◆ FRAGMENTO DEL TEXTO ◆
========================

El que sabe no habla; el que habla no sabe, dice uno de los más conocidos apotegmas del Tao. Una perla de sabiduría ancestral según la cual todos los articulistas somos unos imbéciles, porque nos pasamos la vida hablando y opinando sobre las cosas más dispares. Ésta es una reflexión propia de final de año, que es cuando todos nos ponemos meditabundos e introspectivos. ¿Cuántas tonterías habré dicho en 2008? Aún más, ¿en algún momento habré expresado ideas que hoy ya no comparta?

No sé bien si he mudado de criterio sobre algo en los 12 últimos meses, pero desde luego sí lo he hecho numerosas veces en los 30 años que llevo escribiendo artículos. Siempre me ha pasmado que no cambiar jamás de opinión se considere un rasgo admirable. "Fiel a sus ideas, Fulanito de Tal sigue siendo el mismo que hace 40 años", se dice, por ejemplo, con rendida reverencia, de alguien que, en efecto, ha conseguido llegar a septuagenario con las mismas opiniones que tenía cuando hizo la mili. La verdad, yo a eso no le veo la gracia ni el sentido.

========================

◆ DATOS PROPORCIONADOS ◆

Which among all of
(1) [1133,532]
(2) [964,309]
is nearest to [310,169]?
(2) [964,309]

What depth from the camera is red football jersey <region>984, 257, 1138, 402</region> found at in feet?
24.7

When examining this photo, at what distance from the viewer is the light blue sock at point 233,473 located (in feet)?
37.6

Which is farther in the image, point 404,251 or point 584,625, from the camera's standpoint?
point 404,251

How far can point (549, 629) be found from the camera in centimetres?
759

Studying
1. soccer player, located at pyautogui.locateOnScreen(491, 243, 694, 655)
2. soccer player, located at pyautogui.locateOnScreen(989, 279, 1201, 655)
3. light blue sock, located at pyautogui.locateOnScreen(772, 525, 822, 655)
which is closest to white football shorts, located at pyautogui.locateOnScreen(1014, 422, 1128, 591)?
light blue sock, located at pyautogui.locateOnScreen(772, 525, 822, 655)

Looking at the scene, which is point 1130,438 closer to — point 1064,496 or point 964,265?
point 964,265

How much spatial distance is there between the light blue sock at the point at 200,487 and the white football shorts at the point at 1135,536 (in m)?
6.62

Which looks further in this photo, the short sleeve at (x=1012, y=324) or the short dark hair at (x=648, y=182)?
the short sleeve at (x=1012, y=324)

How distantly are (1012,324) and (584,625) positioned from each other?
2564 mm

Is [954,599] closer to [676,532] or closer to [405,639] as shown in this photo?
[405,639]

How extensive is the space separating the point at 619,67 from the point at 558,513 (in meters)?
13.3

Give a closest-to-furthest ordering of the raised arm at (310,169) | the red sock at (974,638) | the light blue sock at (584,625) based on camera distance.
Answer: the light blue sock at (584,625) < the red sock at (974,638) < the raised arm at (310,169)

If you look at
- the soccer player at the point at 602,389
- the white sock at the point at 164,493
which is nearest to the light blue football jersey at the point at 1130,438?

========================

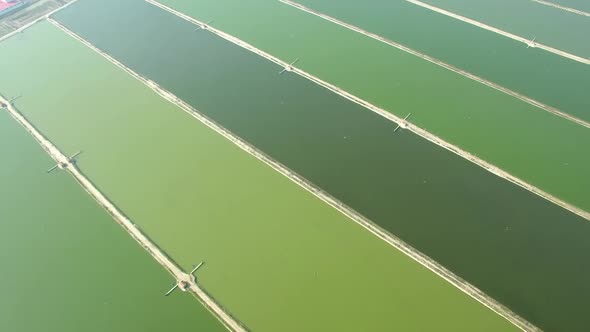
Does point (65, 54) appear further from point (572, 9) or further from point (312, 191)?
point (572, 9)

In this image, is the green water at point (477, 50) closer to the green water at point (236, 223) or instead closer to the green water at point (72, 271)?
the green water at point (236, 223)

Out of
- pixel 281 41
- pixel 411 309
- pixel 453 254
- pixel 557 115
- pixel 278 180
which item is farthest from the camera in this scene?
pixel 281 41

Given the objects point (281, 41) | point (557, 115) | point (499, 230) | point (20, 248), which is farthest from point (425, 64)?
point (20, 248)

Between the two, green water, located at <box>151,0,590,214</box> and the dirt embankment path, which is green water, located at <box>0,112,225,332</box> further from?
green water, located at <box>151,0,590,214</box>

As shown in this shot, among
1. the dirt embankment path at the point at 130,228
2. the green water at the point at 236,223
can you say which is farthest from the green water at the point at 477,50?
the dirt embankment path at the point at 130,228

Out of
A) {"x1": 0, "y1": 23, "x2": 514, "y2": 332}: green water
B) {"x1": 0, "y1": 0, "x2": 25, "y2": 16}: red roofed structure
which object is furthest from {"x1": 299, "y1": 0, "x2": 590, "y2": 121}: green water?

========================

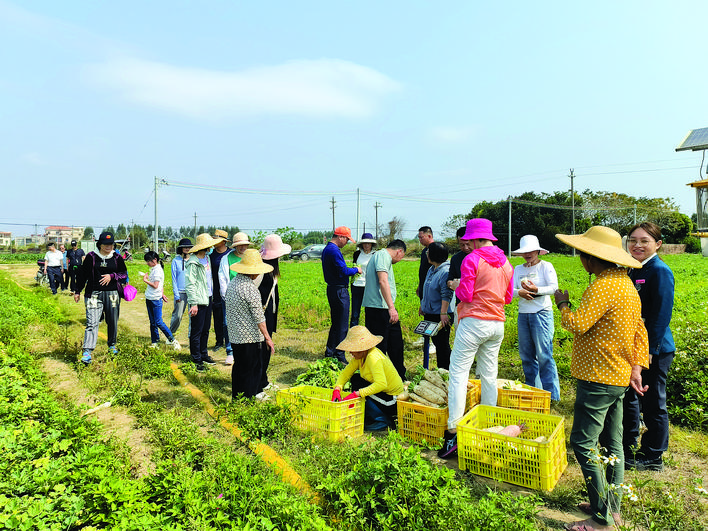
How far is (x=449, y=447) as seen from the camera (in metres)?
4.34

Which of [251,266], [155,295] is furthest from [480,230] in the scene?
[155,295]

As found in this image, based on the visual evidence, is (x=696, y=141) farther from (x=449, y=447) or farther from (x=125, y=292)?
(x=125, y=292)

========================

◆ INSTRUCCIONES ◆
Escribe cómo sigue el artículo sobre cambiar de opinión, empezando justo después de su última frase.

◆ RESPUESTA ◆
La vida siempre es crítica y mudable, la vida es un aprendizaje obligatorio. El genial y malicioso Josep Pla dice en El cuaderno gris: "Tenían un espíritu limitado pero absolutamente acabado. Eran hombres de carácter". No se puede definir mejor a esas personas que, a una edad temprana (son individuos urgentemente necesitados de certezas), adquieren una colección completa de pensamientos como quien amuebla una casa hasta el menor detalle, y que, a partir de ahí, se sientan sobre sus ideas y dejan que la vida pase sin tocarlos, berroqueños, imbuidos del carácter -de la firmeza- de sus creencias, pero limitados y sin duda acabados. No creo que los años nuevos puedan ser verdaderamente nuevos para ellos. No creo que haya vida sin dudas y sin cambios.